5b. United Nations IPCC
The United Nations IPCC, or Intergovernmental Panel on Climate Change, is a global organization that focuses on the impact of climate change.

It was established in 1988 by the U.N. and it includes 2,000 scientists and researchers.

Previously, they were reasonably conservative on their stances, but recently their chairperson has been more vocal in stating that carbon emissions need to be reduced.

This is in response to Dr. James Henson, who testified before Congress in 1988 about dangerous carbon levels and their impact on nonreversible climate change.

He set a threshold for what would basically be beyond dangerous, and in mid-2013, unfortunately, it was exceeded, which is why the IPCC has been increasingly vocal about this issue.

Consequently in 2007, the IPCC and former U.S. Vice President Al Gore won the Nobel Peace Prize for their efforts to increase knowledge on climate change and start to establish a framework for what can be done to counteract it.

5c. UNFCCC
The UNFCCC is the United Nations Framework Convention on Climate Change. It began as an environmental treaty signed in 1992 concerning greenhouse gas emissions.

Although it set no limits and is not binding, it did provide a framework for negotiating future treaties.

The 1997 Kyoto Protocol is the most well-known and most recent. The UN members who signed this make up the COP, or Conferences of the Parties.

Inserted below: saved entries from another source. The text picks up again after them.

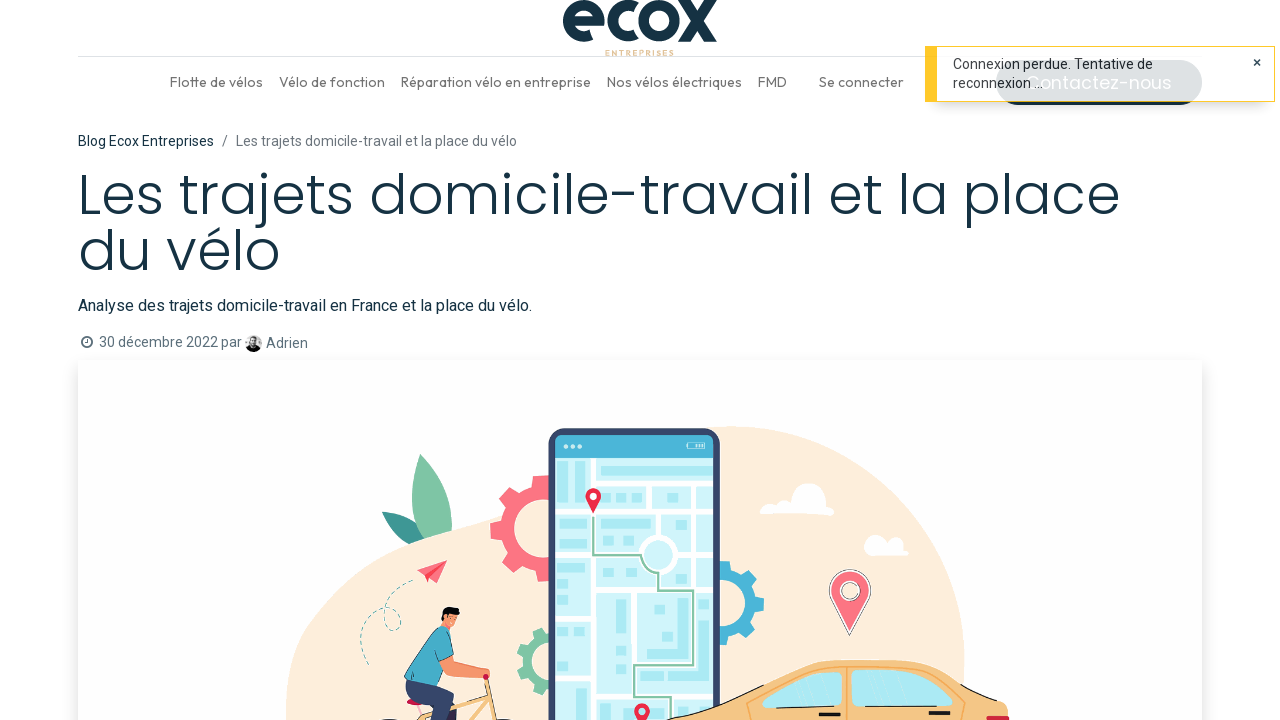

--- FILE ---
content_type: image/svg+xml; charset=utf-8
request_url: https://www.ecoxentreprises.fr/web/image/website/2/logo/Ecox%20entreprises?unique=86d4488
body_size: 1251
content:
<?xml version="1.0" encoding="utf-8"?>
<!-- Generator: Adobe Illustrator 26.2.1, SVG Export Plug-In . SVG Version: 6.00 Build 0)  -->
<svg version="1.1" id="Calque_1" xmlns="http://www.w3.org/2000/svg" xmlns:xlink="http://www.w3.org/1999/xlink" x="0px" y="0px"
	 viewBox="0 0 90 32.6" style="enable-background:new 0 0 90 32.6;" xml:space="preserve">
<style type="text/css">
	.st0{fill:#E1C39A;}
	.st1{fill:#153243;}
</style>
<path class="st0" d="M24.8,29.2h0.7v3.3h-0.7V29.2z M25.4,29.2h1.8v0.6h-1.8V29.2z M25.4,30.6h1.6v0.6h-1.6V30.6z M25.4,31.9h1.8
	v0.6h-1.8V31.9z"/>
<path class="st0" d="M28.7,32.6v-3.3h0.5l0.2,0.7v2.6H28.7z M30.9,32.6l-2-2.5l0.2-0.8l2,2.5L30.9,32.6z M30.9,32.6l-0.2-0.7v-2.6
	h0.7v3.3H30.9z"/>
<path class="st0" d="M32.8,29.2h2.8v0.6h-2.8V29.2z M33.8,29.2h0.7v3.3h-0.7L33.8,29.2z"/>
<path class="st0" d="M37,29.2h0.7v3.3H37V29.2z M37.5,31.2v-0.5h0.7c0.1,0,0.2,0,0.3-0.1c0.2-0.2,0.2-0.4,0-0.6
	c-0.1-0.1-0.2-0.1-0.3-0.1h-0.7v-0.6h0.8c0.2,0,0.4,0,0.6,0.1c0.2,0.1,0.3,0.2,0.4,0.3c0.1,0.1,0.1,0.3,0.1,0.5
	c0,0.4-0.2,0.7-0.5,0.8c-0.2,0.1-0.4,0.1-0.6,0.1H37.5z M38.8,32.6l-1-1.4l0.7-0.2l1.2,1.6H38.8z"/>
<path class="st0" d="M41,29.2h0.7v3.3H41V29.2z M41.5,29.2h1.8v0.6h-1.8V29.2z M41.5,30.6h1.7v0.6h-1.7L41.5,30.6z M41.5,31.9h1.8
	v0.6h-1.9L41.5,31.9z"/>
<path class="st0" d="M44.7,29.2h0.7v3.3h-0.7V29.2z M45.3,31.3v-0.6H46c0.1,0,0.2,0,0.2-0.1c0.1,0,0.1-0.1,0.2-0.2
	c0.1-0.2,0.1-0.4,0-0.5c0-0.1-0.1-0.1-0.2-0.2c-0.1,0-0.2-0.1-0.2-0.1h-0.7v-0.6h0.8c0.2,0,0.4,0,0.6,0.1c0.3,0.2,0.6,0.5,0.5,0.9
	c0,0.2,0,0.4-0.2,0.6c-0.1,0.2-0.2,0.3-0.4,0.4c-0.2,0.1-0.4,0.1-0.6,0.1L45.3,31.3z"/>
<path class="st0" d="M48.6,29.2h0.7v3.3h-0.7V29.2z M49.1,31.2v-0.5h0.7c0.1,0,0.2,0,0.3-0.1c0.1-0.1,0.1-0.2,0.1-0.3
	c0-0.1,0-0.2-0.1-0.3c-0.1-0.1-0.2-0.1-0.3-0.1h-0.7v-0.6H50c0.2,0,0.4,0,0.6,0.1c0.2,0.1,0.3,0.2,0.4,0.3c0.1,0.1,0.1,0.3,0.1,0.5
	c0,0.2,0,0.4-0.1,0.5c-0.1,0.1-0.2,0.3-0.4,0.3c-0.2,0.1-0.4,0.1-0.6,0.1L49.1,31.2z M50.4,32.6l-1-1.4l0.7-0.2l1.2,1.6H50.4z"/>
<rect x="52.5" y="29.2" class="st0" width="0.7" height="3.3"/>
<path class="st0" d="M55.8,32.6c-0.2,0-0.5,0-0.7-0.1c-0.2-0.1-0.4-0.2-0.5-0.4l0.5-0.5c0.1,0.1,0.2,0.2,0.3,0.3
	c0.1,0.1,0.3,0.1,0.5,0.1c0.1,0,0.3,0,0.4-0.1c0.1-0.1,0.1-0.3,0-0.4c0,0,0,0,0,0c-0.1-0.1-0.1-0.1-0.2-0.1l-0.3-0.1l-0.3-0.1
	c-0.1-0.1-0.2-0.1-0.3-0.2c-0.1-0.1-0.2-0.2-0.2-0.3c-0.1-0.1-0.1-0.3-0.1-0.4c0-0.2,0-0.4,0.2-0.5c0.1-0.1,0.2-0.3,0.4-0.3
	c0.2-0.1,0.4-0.1,0.6-0.1c0.2,0,0.4,0,0.6,0.1c0.2,0.1,0.3,0.2,0.5,0.3l-0.5,0.5c-0.1-0.1-0.2-0.2-0.3-0.2c-0.1,0-0.2-0.1-0.3-0.1
	c-0.1,0-0.2,0-0.3,0.1c-0.1,0-0.1,0.1-0.1,0.2c0,0.1,0,0.2,0.1,0.2c0.1,0.1,0.1,0.1,0.2,0.1l0.3,0.1l0.3,0.1
	c0.1,0.1,0.2,0.1,0.3,0.2c0.1,0.1,0.2,0.2,0.2,0.3c0.1,0.1,0.1,0.3,0.1,0.4c0,0.3-0.1,0.6-0.3,0.7C56.4,32.5,56.1,32.6,55.8,32.6"/>
<path class="st0" d="M58.4,29.2h0.7v3.3h-0.7L58.4,29.2z M59,29.2h1.8v0.6H59L59,29.2z M59,30.6h1.7v0.6H59L59,30.6z M59,31.9h1.8
	v0.6H59L59,31.9z"/>
<path class="st0" d="M63.2,32.6c-0.2,0-0.5,0-0.7-0.1c-0.2-0.1-0.4-0.2-0.5-0.4l0.5-0.5c0.1,0.1,0.2,0.2,0.4,0.3
	c0.1,0.1,0.3,0.1,0.4,0.1c0.1,0,0.2,0,0.4-0.1c0.1-0.1,0.1-0.1,0.1-0.2c0-0.1,0-0.2-0.1-0.2c-0.1-0.1-0.1-0.1-0.2-0.1l-0.3-0.1
	L62.8,31c-0.1,0-0.2-0.1-0.3-0.2c-0.1-0.1-0.2-0.2-0.2-0.3c-0.1-0.1-0.1-0.3-0.1-0.4c0-0.2,0-0.4,0.2-0.5c0.1-0.2,0.2-0.3,0.4-0.3
	c0.2-0.1,0.4-0.1,0.6-0.1c0.2,0,0.5,0,0.7,0.1c0.2,0.1,0.3,0.2,0.5,0.3L64,30.1c-0.1-0.1-0.2-0.2-0.3-0.2c-0.1,0-0.2-0.1-0.3-0.1
	c-0.1,0-0.2,0-0.3,0.1c-0.1,0-0.1,0.1-0.1,0.2c0,0.1,0,0.2,0.1,0.2c0.1,0.1,0.1,0.1,0.2,0.1l0.3,0.1l0.3,0.1
	c0.1,0.1,0.2,0.1,0.3,0.2c0.1,0.1,0.2,0.2,0.2,0.3c0.1,0.1,0.1,0.3,0.1,0.4c0,0.3-0.1,0.6-0.3,0.7C63.8,32.5,63.5,32.6,63.2,32.6"/>
<path class="st1" d="M15.5,17.1c-0.3,0.2-0.7,0.4-1,0.6c-0.7,0.3-1.5,0.5-2.3,0.5c-0.8,0-1.6-0.2-2.3-0.5c-0.7-0.3-1.4-0.7-1.9-1.3
	c-0.4-0.4-0.7-0.9-1-1.4h17C25.5,8.5,21.5,1.9,15,0.3c-1-0.2-1.9-0.4-2.9-0.3C5.4,0,0,5.5,0,12.2s5.5,12.1,12.2,12.1
	c1.6,0,3.2-0.3,4.7-0.9c0.3-0.1,0.5-0.2,0.8-0.4C16.6,21.1,15.9,19.1,15.5,17.1 M7.9,7.9c1.7-1.7,4.3-2.2,6.5-1.3
	c0.7,0.3,1.3,0.7,1.9,1.3c0.4,0.4,0.8,0.9,1.1,1.5H6.8C7.1,8.9,7.4,8.4,7.9,7.9"/>
<path class="st1" d="M56.2,0c6.7,0,12.1,5.5,12,12.1c0,6.7-5.5,12.1-12.1,12c-6.7,0-12.1-5.5-12-12.1c0-4.8,2.9-9.2,7.4-11.1
	C52.9,0.3,54.5,0,56.2,0 M56.2,18.1c0.8,0,1.6-0.2,2.3-0.5c1.4-0.6,2.6-1.7,3.2-3.2c0.6-1.5,0.6-3.2,0-4.6c-0.6-1.4-1.7-2.6-3.2-3.2
	c-1.5-0.6-3.2-0.6-4.6,0c-1.4,0.6-2.6,1.7-3.2,3.2c-0.6,1.5-0.6,3.2,0,4.6c0.6,1.4,1.7,2.6,3.2,3.2C54.6,17.9,55.4,18.1,56.2,18.1"
	/>
<path class="st1" d="M41.2,17.2c-0.3,0.2-0.5,0.3-0.8,0.4c-1.5,0.6-3.1,0.6-4.6,0c-0.7-0.3-1.4-0.7-1.9-1.3c-2.2-2.5-2-6.3,0.5-8.5
	c1.9-1.7,4.6-2,6.9-0.8c0.7-2,1.7-3.8,3.1-5.4c-0.5-0.3-1-0.6-1.5-0.8c-3-1.3-6.4-1.3-9.5,0c-4.5,1.9-7.4,6.3-7.4,11.2
	c0,1.6,0.3,3.2,1,4.7c1.2,2.9,3.5,5.2,6.4,6.4c3,1.3,6.4,1.3,9.5,0c0.5-0.2,1-0.5,1.5-0.8C42.9,21,41.9,19.1,41.2,17.2"/>
<polygon class="st1" points="67.2,24.3 74.6,24.3 78.6,18.1 82.5,24.3 90,24.3 82.3,12.2 90,0 82.5,0 78.6,6.2 74.7,0 67.2,0 
	74.8,12.2 "/>
</svg>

The Kyoto Protocol has had a couple of phases to formulate legally binding obligations to reduce greenhouse gas emissions.:

  • First phase of reduction: January 2008
  • Second phase of reduction: January 2013

The COP meets annually to discuss and assess where we are in dealing with climate change. The U.S. attends but is not a formal member.

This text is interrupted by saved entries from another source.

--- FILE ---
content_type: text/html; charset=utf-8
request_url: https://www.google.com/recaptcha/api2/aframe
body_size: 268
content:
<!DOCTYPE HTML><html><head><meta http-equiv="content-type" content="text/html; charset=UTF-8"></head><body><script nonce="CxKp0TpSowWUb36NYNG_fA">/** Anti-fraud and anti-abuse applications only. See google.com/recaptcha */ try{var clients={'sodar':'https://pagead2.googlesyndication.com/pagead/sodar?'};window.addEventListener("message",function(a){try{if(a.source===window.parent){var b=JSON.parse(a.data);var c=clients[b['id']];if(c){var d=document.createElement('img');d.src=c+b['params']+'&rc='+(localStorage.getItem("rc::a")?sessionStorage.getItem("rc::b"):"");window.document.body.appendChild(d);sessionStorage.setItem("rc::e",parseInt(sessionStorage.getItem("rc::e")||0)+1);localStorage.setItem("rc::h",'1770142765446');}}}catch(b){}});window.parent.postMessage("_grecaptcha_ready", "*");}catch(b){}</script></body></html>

The U.S. did not sign the Protocol and has not committed to climate change reductions. Why? Cost, cost, cost. It would require adopting new production techniques which are more expensive than our current methods.


summary
Today we learned that private firms fail to produce the optimal level of output for society, for they do not bear the full cost of their production. We discussed how sometimes, a market fails to produce an efficient allocation of goods and services, which is known as a market failure in economics, often due to negative externalities.

We explored an example that illustrated how negative externalities like pollution can lead to overproduction, looking at both the microeconomic view and macroeconomic view. Finally, we learned that there are many global initiatives to address climate change, including the EPA, Copenhagen Consensus, United Nations IPCC, and the UNFCCC.

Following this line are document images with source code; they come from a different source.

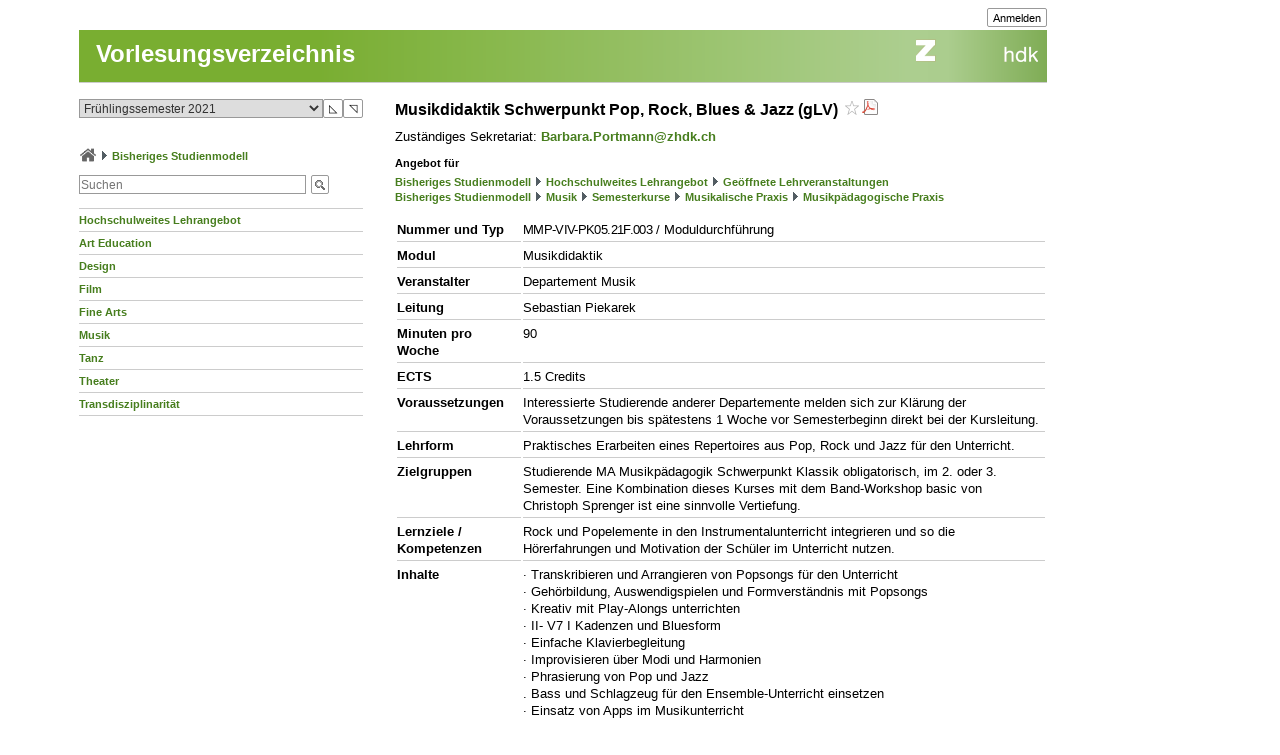

--- FILE ---
content_type: text/css
request_url: https://intern.zhdk.ch/app/css/typo3/mtagtoolbar.css?6
body_size: 37
content:
@import url("../mtagtoolbar.css?3");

Source: Adapted from Sophia instructor Kate Eskra.

Terms to Know
Economic Justice

Also economic equity; the concept that all people, regardless of geographical location, race, gender, and national identity, should be conferred basic quality of life rights that include fair pay, housing, access to medical care, and education, among other characteristics.

Externality

The effects of a good or service to a third party; can be negative or positive.

Marginal Benefit

Amount of utility gained by consuming an additional single unit of product.

Marginal Cost

Additional cost incurred when producing one additional product.

Microeconomic Theory

The theory underlying the study of firm and consumer behavior.